Há quem aprecie e leve a sério os psicodramas exacerbados e alucinatórios de Darren Aronofsky (Pi, Réquiem para um Sonho, A Fonte da Vida, Cisne Negro). Não jogo nesse time. Com frequência, seu estilo afetado, suas metáforas grosseiras e sua fixação pelo choque trash me enjoam tanto quanto o cheiro de pipoca de multiplex. MÃE! é mais um desses casos em que a mão pesada do diretor desaba sobre o tema a ponto de esmagá-lo.

Ele aqui está mais próximo da fábula bíblica Noé, pois o casal vivido por Jennifer Lawrence e Javier Bardem pretende simbolizar nada menos que Adão e Eva, José e Maria. A partir desses dois pares primordiais do Cristianismo, temos o paraíso invadido pelas baixezas humanas, numa espiral que conduz tanto ao nascimento de Cristo – e sua transformação em alimento para o mundo – quanto ao apocalipse. Começando pela intrusão de outro casal, a residência vai sendo tomada por protótipos da violência, do saque, da histeria religiosa, da guerra e do caos. A própria casa é um organismo vivo ferido por todos os flancos.

Sem querer forçar um paralelo exdrúxulo, lembro que Buñuel tematizou o imobilismo da alta burguesia ao encerrar os personagens no huis-clos de O Anjo Exterminador. Aronofsky, ao contrário, faz a casa ser estuprada pelos anjos exterminadores. A diferença, porém, é a mesma que existe entre uma fina iguaria surrealista e um fast food sangrento.

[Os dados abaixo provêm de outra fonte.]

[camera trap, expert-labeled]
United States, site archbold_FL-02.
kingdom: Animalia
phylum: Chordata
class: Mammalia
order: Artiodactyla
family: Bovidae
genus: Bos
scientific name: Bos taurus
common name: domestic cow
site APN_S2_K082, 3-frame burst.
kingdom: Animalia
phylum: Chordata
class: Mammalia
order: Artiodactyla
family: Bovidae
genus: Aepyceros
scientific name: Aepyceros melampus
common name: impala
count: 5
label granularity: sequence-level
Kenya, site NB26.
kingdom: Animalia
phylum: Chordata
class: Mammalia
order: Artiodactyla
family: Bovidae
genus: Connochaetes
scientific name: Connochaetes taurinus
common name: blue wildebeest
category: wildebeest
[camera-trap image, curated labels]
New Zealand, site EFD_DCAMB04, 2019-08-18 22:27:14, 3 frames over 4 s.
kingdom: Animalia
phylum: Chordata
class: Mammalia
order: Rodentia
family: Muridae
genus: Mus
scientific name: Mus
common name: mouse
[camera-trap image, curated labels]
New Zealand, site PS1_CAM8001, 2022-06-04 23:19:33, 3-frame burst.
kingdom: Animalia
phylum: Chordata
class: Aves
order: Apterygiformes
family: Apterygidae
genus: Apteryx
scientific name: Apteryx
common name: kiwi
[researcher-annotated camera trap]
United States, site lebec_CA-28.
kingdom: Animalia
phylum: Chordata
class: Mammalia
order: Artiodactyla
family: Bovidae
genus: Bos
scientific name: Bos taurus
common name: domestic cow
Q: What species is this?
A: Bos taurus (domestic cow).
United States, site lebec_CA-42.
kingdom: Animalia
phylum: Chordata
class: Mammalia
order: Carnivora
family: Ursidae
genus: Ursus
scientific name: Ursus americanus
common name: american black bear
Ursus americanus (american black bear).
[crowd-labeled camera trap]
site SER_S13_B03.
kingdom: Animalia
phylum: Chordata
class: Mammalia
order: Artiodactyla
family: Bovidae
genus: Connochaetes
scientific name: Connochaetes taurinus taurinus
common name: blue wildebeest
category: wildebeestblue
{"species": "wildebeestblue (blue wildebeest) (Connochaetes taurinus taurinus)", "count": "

Tentei de verdade me conectar com MÃE!, tanto no plano alegórico quanto no literal. Neste último, o marido é um poeta embevecido até a loucura com seu próprio sucesso, enquanto a mulher é a esposa submissa e negligenciada, que leva no ventre a possível semente de uma redenção. Talvez seja tudo apenas o delírio paranoico de uma mulher relegada a segundo plano pela carreira do marido, que a explora como musa subjugada. Ou quiçá a materialização extrema do medo da perda de privacidade burguesa. De qualquer maneira, nenhuma síndrome do gênero comportaria tantos desdobramentos infernais se não estivéssemos na área do mero cabotinismo autoral.

A ideia de uma narrativa cíclica, alimentada pelo cristal visto na primeira e na última cena, engrossa o caldo de pretensão que Aronofsky sempre derrama sobre suas parábolas. O que importa para ele é extrapolar os sentidos, não importa em que rumo ou com que significado, já que uma flecha atirada no ar pode sempre sugerir haver um alvo naquela direção.

Bardem empresta sua caraça sinistra a um papel dos mais ingratos de sua carreira. Jennifer ganha a oportunidade de alternar três expressões fixas – profundamente intrigada, impotentemente indignada e confusamente conformada – e três tipos de vestimenta – camisola transparente para ficar sensual, robe de chambre para correr assustada e vestido de gestante para posar de vítima suprema. A câmera colada em seu rosto pretende criar um extracampo ameaçador. Como recurso narrativo num filme de suspense, seria eficaz se tudo o que acaba penetrando o espaço da tela fizesse algum sentido. Mas, de maneira geral, só faz bizarrices e um bocado de barulho.